SETA > Video |

Paralel Yapıya Operasyon ve Mağduriyet Söylemi

SETA Siyaset Araştırmaları Direktörü Hatem Ete, paralel yapılanmaya ilişkin yargı süreci selametle gerçekleşirse, yapının mağduriyet söylemine kaynaklık eden retoriğinden vazgeçmek durumunda kalacağını belirtti.

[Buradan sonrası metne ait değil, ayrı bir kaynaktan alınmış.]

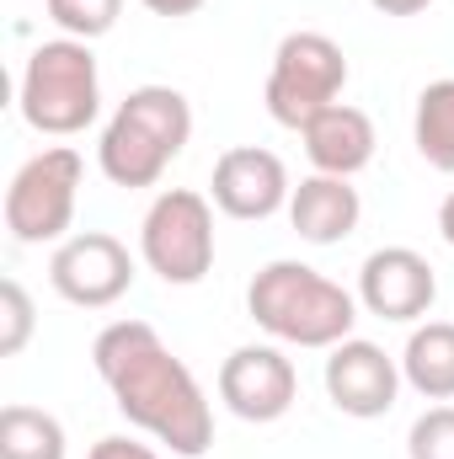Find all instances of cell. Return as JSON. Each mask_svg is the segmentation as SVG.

Türkiye çapında 22 ilde aynı anda başlatılan ve 100’den fazla emniyet görevlisinin gözaltına alındığı Paralel Yapı Operasyonu’nu Kanal 24 ekranlarında yayınlanan Siyaset 24 programında değerlendiren SETA Siyaset Araştırmaları Direktörü Hatem Ete, paralel yapının 30 Mart seçimlerinde bir sonuç alamamasının avantajlarının yaşandığı değerlendirmesinde bulundu. Gelinen süreçte, bu kadar fazla parmak izi bırakan bir yapının geriye dönüp bakması ve geri çekilmesi gerektiği değerlendirmesinde bulunan Ete, “Kamuoyunun gözü önünde bir mağduriyet söylemine başvurdular. Daha önce kullanmaktan imtina ettikleri kadar çok fazla dini argüman kullanarak, hak, hukuk, adalet, zalimlik, mazlumluk, mağduriyet ve benzeri şeylerle bol ayetli, bol hadisli argümanlarla, bir şekilde sahip oldukları inançlardan ötürü devletle bir problemleri varmış izlenimi uyandırarak, bütün varlıklarıyla eski teşebbüslerini sürdürmeye devam ettiler.” dedi.

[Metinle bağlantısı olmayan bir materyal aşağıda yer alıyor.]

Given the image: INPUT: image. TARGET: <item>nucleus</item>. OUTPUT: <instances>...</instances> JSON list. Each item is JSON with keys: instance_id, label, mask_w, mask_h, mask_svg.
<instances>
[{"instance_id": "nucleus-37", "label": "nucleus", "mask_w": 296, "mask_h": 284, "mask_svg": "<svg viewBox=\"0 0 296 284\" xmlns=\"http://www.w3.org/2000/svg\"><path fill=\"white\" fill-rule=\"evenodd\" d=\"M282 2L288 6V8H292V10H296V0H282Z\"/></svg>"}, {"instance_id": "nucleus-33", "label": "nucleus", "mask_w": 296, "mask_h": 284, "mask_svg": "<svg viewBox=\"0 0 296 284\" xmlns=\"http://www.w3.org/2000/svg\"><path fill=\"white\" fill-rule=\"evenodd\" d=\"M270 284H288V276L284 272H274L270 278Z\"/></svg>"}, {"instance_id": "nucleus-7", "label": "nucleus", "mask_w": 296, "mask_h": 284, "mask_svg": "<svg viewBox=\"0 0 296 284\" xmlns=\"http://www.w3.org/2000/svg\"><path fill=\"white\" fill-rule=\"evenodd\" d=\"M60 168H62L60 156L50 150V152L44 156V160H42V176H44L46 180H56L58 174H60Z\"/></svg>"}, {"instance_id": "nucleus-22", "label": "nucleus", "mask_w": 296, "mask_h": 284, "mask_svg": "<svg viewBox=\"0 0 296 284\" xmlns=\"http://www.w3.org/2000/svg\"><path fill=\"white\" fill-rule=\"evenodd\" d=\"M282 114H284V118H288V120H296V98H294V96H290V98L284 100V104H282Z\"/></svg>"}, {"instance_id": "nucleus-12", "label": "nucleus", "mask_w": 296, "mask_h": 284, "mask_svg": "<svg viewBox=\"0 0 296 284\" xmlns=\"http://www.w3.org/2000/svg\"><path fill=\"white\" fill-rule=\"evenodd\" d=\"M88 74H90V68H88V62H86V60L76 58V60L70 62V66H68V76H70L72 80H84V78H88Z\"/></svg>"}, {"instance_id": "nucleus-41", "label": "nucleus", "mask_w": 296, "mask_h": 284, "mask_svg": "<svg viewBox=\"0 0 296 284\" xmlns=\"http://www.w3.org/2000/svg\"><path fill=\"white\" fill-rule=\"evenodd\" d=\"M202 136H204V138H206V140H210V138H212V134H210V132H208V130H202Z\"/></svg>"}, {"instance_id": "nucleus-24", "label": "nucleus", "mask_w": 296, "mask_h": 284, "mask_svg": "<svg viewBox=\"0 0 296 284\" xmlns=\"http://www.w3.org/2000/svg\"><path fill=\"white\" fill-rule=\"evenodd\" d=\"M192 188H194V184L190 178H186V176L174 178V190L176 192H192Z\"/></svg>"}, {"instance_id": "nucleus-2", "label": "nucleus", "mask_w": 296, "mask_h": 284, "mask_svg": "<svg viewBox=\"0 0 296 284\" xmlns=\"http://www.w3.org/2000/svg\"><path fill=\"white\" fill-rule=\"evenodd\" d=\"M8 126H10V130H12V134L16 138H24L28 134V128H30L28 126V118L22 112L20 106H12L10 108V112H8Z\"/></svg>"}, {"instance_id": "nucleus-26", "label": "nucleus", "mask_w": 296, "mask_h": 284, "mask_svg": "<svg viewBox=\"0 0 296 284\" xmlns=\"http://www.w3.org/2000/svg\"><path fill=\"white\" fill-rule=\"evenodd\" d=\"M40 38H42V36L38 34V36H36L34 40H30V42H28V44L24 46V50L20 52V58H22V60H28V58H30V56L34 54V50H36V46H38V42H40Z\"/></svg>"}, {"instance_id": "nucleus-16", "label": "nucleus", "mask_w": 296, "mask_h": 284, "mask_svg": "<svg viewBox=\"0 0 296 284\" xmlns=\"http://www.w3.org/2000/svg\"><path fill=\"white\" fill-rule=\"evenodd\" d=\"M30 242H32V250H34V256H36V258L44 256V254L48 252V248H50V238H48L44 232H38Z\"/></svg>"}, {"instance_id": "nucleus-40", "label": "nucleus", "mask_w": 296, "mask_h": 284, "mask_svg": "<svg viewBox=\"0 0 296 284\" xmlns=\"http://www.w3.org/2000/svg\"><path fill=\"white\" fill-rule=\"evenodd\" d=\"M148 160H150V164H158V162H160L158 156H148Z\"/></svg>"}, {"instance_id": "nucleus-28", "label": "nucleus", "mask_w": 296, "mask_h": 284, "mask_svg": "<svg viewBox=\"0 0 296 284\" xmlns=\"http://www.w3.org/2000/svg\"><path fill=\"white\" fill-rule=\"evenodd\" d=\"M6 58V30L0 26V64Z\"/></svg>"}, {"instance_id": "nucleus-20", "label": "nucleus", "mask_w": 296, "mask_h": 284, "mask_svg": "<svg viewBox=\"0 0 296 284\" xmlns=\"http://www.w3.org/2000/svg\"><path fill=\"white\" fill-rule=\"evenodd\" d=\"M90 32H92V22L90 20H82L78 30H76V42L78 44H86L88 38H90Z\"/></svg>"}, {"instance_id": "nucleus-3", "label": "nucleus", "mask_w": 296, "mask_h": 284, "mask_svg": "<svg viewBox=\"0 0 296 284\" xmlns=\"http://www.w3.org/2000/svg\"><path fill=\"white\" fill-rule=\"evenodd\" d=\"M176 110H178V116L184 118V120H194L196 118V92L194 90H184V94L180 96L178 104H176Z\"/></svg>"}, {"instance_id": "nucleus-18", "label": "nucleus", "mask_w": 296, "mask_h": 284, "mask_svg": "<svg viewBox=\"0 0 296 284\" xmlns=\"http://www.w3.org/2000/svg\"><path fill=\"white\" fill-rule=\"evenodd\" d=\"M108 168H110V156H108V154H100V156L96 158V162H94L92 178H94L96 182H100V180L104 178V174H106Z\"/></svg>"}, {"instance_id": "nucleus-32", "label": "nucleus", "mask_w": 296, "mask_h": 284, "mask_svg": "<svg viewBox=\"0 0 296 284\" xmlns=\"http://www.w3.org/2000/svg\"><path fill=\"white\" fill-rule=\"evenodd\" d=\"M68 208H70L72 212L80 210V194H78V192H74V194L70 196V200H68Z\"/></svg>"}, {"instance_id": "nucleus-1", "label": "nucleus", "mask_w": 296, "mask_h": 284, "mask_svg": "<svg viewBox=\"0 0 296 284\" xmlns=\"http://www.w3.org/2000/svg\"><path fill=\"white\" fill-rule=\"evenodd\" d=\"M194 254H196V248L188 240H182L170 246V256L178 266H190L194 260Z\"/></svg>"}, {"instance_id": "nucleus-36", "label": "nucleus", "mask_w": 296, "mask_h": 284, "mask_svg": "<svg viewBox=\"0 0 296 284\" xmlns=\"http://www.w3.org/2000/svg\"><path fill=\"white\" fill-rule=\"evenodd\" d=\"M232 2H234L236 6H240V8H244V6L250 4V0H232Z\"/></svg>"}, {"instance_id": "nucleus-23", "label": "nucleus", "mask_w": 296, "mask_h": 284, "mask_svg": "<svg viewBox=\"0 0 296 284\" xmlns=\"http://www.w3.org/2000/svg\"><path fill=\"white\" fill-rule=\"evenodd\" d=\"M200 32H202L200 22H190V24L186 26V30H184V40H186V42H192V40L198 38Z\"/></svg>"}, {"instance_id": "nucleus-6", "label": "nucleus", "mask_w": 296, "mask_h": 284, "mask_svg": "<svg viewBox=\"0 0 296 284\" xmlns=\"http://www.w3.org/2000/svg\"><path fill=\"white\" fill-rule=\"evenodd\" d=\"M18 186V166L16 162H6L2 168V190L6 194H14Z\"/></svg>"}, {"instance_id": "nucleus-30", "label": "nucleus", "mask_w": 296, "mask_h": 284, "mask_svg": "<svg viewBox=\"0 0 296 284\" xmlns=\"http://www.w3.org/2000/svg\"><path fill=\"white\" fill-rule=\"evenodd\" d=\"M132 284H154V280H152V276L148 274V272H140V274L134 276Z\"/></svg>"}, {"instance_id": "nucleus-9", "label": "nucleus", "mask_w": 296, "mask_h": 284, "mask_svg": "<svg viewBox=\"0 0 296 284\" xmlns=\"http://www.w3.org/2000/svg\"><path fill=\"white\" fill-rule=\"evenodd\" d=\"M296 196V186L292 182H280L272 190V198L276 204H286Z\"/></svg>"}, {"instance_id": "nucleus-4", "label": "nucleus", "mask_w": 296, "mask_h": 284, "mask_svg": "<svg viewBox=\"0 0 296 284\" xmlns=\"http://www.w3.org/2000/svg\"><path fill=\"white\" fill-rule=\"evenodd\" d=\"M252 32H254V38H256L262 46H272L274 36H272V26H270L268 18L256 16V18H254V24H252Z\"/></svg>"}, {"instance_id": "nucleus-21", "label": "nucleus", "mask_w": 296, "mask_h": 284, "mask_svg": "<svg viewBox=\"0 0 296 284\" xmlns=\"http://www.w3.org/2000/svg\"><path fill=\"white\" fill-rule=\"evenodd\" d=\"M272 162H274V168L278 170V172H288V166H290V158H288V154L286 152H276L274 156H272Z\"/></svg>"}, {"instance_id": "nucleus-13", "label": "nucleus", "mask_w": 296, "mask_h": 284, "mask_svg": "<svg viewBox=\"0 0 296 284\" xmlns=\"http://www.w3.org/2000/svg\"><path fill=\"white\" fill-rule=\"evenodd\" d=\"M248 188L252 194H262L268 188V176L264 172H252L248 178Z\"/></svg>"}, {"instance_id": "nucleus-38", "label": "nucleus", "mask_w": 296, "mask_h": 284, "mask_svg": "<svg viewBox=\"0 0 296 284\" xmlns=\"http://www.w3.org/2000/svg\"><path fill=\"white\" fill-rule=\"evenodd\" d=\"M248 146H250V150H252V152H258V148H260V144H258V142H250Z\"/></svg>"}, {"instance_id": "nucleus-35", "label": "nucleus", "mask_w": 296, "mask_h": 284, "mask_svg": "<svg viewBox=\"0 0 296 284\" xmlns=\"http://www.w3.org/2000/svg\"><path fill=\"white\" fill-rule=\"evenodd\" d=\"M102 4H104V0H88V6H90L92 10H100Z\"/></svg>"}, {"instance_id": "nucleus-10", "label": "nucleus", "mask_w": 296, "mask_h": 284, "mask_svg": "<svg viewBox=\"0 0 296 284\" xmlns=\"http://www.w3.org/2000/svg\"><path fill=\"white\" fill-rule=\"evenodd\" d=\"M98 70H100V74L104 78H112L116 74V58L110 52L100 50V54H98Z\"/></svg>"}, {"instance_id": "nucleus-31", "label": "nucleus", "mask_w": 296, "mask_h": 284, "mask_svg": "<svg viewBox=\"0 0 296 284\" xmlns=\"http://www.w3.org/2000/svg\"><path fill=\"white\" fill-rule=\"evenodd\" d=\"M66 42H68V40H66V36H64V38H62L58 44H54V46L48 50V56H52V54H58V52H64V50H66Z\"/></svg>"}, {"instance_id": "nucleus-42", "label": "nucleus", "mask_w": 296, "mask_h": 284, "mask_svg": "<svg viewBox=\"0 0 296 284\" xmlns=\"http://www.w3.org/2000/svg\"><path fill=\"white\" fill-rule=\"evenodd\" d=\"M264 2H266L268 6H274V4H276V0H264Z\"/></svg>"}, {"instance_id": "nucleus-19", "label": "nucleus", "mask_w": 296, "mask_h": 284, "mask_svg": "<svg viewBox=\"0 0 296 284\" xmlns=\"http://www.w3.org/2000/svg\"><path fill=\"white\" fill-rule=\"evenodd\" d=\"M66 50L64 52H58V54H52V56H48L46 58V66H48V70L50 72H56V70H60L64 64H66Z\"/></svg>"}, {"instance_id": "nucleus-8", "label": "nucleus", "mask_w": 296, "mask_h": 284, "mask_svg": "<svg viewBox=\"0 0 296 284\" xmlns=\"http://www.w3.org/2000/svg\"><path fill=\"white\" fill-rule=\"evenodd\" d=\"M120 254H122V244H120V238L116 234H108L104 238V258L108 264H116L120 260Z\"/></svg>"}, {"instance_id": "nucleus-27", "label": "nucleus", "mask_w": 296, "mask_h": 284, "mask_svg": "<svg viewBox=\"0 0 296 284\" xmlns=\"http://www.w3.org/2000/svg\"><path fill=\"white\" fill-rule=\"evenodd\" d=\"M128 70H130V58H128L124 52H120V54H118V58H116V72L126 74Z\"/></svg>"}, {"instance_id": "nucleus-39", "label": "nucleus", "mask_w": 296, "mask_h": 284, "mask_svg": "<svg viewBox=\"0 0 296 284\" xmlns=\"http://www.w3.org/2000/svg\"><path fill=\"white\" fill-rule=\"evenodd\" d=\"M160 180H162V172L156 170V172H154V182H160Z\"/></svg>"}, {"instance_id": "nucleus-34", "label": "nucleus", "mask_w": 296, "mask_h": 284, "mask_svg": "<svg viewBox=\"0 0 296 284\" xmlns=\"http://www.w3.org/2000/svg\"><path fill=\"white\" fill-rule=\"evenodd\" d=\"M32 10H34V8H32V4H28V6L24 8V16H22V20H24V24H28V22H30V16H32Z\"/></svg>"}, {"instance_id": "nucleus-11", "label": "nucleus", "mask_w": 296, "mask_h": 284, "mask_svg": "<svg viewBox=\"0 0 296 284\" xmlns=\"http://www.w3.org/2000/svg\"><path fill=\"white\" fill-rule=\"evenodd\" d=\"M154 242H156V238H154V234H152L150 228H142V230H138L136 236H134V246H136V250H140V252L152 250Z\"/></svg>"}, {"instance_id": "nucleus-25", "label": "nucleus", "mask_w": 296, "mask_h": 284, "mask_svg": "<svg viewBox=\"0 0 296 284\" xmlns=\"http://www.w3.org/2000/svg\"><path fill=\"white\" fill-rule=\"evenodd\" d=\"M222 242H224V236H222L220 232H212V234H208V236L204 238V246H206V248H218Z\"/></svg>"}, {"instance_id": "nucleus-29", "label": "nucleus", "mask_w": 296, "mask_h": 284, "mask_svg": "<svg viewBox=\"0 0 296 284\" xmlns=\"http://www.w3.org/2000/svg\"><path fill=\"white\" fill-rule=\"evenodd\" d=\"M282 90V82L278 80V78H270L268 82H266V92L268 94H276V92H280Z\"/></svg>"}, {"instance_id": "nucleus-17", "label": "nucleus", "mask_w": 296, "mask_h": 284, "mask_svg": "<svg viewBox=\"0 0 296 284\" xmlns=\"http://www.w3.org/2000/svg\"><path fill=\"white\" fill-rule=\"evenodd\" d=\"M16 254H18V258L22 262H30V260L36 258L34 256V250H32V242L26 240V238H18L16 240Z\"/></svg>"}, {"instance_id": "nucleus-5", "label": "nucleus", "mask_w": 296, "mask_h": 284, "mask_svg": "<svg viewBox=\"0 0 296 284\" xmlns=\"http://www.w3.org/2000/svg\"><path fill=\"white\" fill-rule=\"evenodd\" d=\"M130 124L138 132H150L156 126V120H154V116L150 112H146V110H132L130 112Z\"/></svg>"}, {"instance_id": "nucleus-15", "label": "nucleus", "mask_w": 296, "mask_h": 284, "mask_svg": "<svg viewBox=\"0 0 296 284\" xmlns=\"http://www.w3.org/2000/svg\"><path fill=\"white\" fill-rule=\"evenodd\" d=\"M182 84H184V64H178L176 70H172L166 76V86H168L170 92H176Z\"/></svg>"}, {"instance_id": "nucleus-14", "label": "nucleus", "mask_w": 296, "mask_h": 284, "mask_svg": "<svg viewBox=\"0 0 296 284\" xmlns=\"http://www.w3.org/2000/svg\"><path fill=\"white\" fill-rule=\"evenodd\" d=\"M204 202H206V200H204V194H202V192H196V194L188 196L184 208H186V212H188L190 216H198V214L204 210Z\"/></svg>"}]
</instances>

Konuşmasının devamında, paralel yapı meselesine dair ilk defa bir retoriğin ötesine geçilip somut bir şekilde yargı karşısına çıkarılan bir eylemle karşı karşıya olunduğunu belirten Ete, konuşmasını şu sözlerle sürdürdü: “Dün içeriye alınan kişilerin bir kısmını Hrant Dink olayından hatırlıyoruz. Bir kısmını Zirve katliamı davasındaki müdahilliği ile hatırlıyoruz. Bir kısmını 7 Şubat’tan hatırlıyoruz. Bir kısmını 17 Aralık, 25 Aralık operasyonlarından hatırlıyoruz. Şunu net olarak görmemiz lazım, bu tür operasyonlar sayıları binleri bulan kişilerle hayata geçen operasyonlar olmuyor zaten. Devletin kritik kurumlarında sayısı elliyi bulmayan kişilerin birbirleriyle entegre olarak yürüttükleri projelerle hayata geçiyor. Dün tam da bu aktörlere yönelik ciddi bir operasyonun yapıldığı anlaşılıyor. Önümüzdeki dönemde eğer bu selametle soruşturulabilirse, bence bütünüyle bu mağduriyet söylemine kaynaklık eden retorikten vazgeçilmek durumunda kalınır. Bu mağduriyet söylemine gerekçe teşkil edebilecek eylemlerden de geri durulmaya başlanır.”